When I started this plan I knew it would take me a while to get back to full strength. I’m not there by any means yet and don’t expect to be for a little while longer, but between the yoga and the running I am definitely getting there. The minor niggles in my knee and hip have ironed themselves out and my compartment syndrome seems to be staying in the background (I am considering walking about with a small piece of wood or perhaps a rabbit’s foot in my handbag to ensure this remains the case). My abs are on their way back, and my legs are regaining definition.
But the return to physical strength isn’t the most important thing about getting back into the marathon training routine for me. It’s finding the strength to say yes to starting the plan in the first place. It’s keeping ticking the sessions off regardless of the temperature outside. It’s going from enduring the run to enjoying the endurance, and feeling that return to mental strength come back with every pound of trainer to pavement.
I don’t know what will happen between now and April, I don’t know whether I’ll get to the start line and if I do I don’t know what the targets will be. I’m taking each run as it comes, neither worrying about being slow nor putting pressure on myself to speed up.
So at the moment I’m back to that feeling of not caring, but in completely the opposite way.
Who cares about pace or target times? I’m just here for the run.
6 thoughts on “Running Strong – London Chronicles 1”
I know what you mean about the track session. What’s there not to like about a good 400s interval session!
LikeLiked by 1 person
😊 my splits were insanely even as well, my pacing is better post injury!

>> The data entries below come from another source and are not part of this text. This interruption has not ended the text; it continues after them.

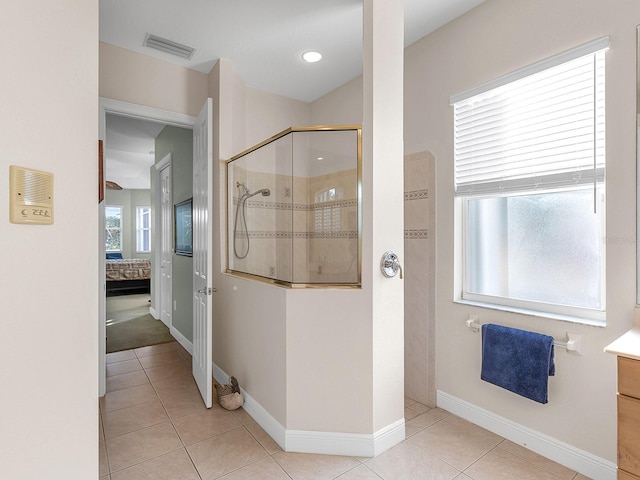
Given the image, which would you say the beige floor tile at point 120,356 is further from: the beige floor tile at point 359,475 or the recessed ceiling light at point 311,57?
the recessed ceiling light at point 311,57

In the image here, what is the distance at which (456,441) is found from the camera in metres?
2.10

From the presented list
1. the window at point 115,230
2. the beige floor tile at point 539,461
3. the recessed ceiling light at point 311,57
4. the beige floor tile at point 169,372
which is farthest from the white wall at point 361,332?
the window at point 115,230

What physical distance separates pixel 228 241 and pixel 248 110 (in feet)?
4.72

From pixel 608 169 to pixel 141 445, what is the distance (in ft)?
10.1

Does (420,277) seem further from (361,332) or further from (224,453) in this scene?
(224,453)

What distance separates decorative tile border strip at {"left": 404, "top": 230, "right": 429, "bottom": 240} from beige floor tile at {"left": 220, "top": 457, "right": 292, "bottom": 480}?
178 cm

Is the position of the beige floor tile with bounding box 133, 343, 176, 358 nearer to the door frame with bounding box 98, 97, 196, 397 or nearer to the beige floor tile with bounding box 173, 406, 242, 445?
the door frame with bounding box 98, 97, 196, 397

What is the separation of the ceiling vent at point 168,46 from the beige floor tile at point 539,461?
367cm

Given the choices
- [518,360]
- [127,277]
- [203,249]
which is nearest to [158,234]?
[203,249]

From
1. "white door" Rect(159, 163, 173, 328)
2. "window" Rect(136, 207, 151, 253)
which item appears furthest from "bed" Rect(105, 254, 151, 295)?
"white door" Rect(159, 163, 173, 328)

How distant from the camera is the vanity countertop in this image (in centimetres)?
125

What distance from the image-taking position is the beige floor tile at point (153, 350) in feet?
12.2

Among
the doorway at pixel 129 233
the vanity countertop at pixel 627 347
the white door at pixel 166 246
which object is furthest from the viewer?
the white door at pixel 166 246
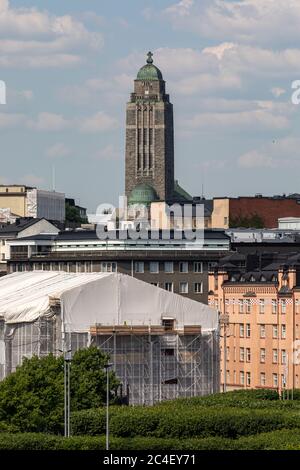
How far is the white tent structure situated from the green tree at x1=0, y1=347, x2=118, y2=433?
589cm

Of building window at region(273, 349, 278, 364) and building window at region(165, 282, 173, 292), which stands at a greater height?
building window at region(165, 282, 173, 292)

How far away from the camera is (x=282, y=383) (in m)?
160

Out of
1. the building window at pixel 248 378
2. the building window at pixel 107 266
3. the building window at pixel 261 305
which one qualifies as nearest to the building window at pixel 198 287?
the building window at pixel 107 266

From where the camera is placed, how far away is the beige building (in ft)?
526

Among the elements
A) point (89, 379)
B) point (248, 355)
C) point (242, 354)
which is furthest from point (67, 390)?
point (242, 354)

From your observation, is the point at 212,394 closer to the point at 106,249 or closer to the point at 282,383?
the point at 282,383

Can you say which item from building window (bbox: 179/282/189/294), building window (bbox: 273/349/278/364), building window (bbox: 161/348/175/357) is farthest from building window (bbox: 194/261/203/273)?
building window (bbox: 161/348/175/357)

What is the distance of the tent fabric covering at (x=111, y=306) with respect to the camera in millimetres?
138500

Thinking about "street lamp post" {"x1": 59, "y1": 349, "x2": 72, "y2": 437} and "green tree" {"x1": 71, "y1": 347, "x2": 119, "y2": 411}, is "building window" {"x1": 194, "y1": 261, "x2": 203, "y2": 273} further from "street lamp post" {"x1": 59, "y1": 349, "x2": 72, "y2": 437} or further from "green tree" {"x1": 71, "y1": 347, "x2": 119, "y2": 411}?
"street lamp post" {"x1": 59, "y1": 349, "x2": 72, "y2": 437}

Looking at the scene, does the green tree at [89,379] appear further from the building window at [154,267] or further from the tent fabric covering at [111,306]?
the building window at [154,267]

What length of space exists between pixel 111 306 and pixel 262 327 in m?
26.2

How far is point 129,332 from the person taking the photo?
13762 centimetres

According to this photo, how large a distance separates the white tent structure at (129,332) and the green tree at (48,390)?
5.89 metres
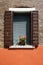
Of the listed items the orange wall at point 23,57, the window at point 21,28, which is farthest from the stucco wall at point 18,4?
the orange wall at point 23,57

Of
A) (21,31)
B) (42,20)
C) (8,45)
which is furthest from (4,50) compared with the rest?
(42,20)

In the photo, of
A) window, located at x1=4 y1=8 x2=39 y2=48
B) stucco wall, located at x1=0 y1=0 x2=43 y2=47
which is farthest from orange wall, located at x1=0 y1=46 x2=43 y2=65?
stucco wall, located at x1=0 y1=0 x2=43 y2=47

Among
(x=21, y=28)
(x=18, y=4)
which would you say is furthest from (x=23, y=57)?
(x=18, y=4)

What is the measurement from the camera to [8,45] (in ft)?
39.7

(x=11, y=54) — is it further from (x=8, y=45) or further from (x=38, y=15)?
(x=38, y=15)

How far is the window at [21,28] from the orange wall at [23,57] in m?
0.21

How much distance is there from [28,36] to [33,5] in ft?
4.46

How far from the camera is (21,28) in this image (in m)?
12.4

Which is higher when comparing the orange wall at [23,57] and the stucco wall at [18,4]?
the stucco wall at [18,4]

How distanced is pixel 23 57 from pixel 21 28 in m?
1.28

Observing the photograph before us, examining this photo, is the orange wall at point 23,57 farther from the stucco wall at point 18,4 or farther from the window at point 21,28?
the stucco wall at point 18,4

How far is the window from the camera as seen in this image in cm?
1214

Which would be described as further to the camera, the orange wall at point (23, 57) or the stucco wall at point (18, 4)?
the stucco wall at point (18, 4)

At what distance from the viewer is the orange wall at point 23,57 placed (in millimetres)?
12102
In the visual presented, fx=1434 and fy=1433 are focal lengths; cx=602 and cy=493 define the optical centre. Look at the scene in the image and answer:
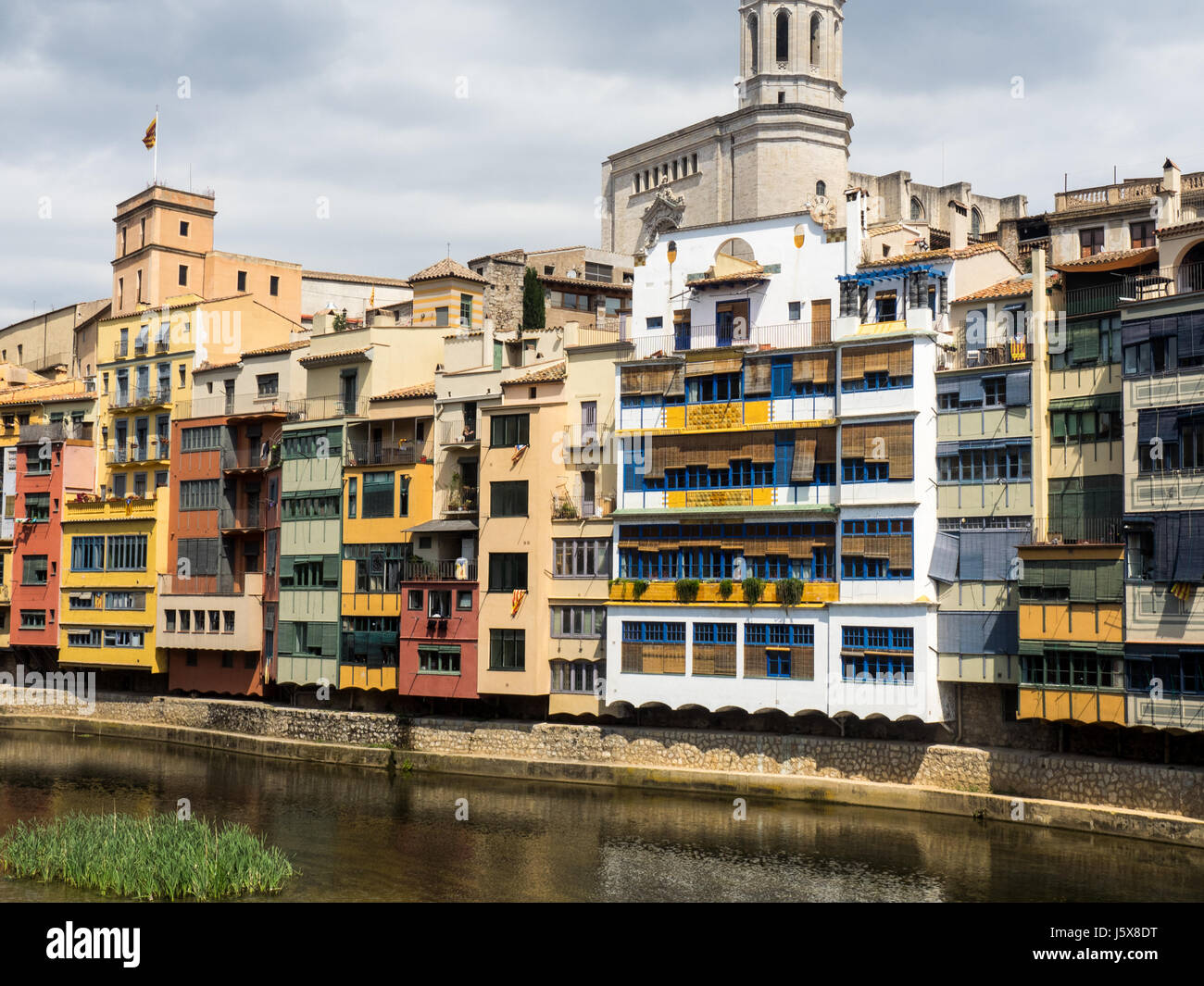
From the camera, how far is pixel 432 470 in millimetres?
58344

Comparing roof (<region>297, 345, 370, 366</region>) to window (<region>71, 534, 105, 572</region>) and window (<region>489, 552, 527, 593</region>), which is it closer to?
window (<region>489, 552, 527, 593</region>)

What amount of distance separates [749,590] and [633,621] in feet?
15.3

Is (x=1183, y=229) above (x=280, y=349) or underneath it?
above

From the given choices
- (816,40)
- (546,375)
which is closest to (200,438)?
(546,375)

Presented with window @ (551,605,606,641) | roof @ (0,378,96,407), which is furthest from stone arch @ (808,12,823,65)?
window @ (551,605,606,641)

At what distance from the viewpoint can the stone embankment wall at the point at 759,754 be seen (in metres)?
40.4

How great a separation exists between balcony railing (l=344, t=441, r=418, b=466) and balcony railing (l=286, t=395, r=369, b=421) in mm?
1393

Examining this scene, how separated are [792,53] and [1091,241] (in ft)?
127

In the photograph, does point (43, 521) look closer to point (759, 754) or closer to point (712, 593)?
point (712, 593)

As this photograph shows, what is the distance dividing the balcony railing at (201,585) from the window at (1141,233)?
4186 cm

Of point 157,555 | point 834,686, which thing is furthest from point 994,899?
point 157,555

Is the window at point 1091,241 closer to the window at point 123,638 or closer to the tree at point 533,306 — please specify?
the tree at point 533,306

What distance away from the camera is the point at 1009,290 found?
46781mm

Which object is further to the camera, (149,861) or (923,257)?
(923,257)
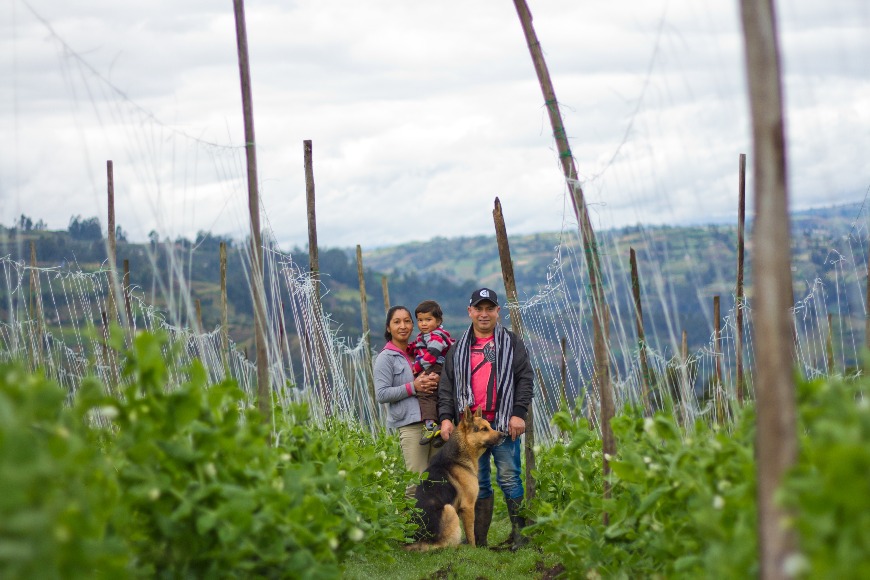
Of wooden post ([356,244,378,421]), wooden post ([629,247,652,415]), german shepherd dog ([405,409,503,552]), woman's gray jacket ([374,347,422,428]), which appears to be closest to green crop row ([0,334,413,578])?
wooden post ([629,247,652,415])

Great job getting back out there. Winter/spring training has not been my favorite time of year, but it has taught me to persevere in the coldest of times. Are you sticking with only Brooks’ Vapor 2s now? What were you wearing before? I’m just curious what the difference was.
LikeLiked by 1 person
I prefer it, it’s harder in the summer! Until recently I was wearing Asics GT-2000’s. I’m an overpronator so those help with that, but I’d been told Brooks were good for balancing out heel striking because they are well cushioned. I was trying out some Ravennas but something was off – the guy in the shop explained it’s all to do with the midsole support; the Ravennas were making me move upwards more than forward and I think that made me overextend my trick knee. The Vapors don’t do that and are super comfy so I can run more naturally. So far so good, we’ll see how they do over 10 miles next week!
LikeLiked by 1 person
Latest blog has left me feeling very relieved. Thank you.
I’m still in the ‘any run is a good run’ space so it’s good to see that you appear to be enjoying training again. Running is meant to be fun. (Or so I have been told).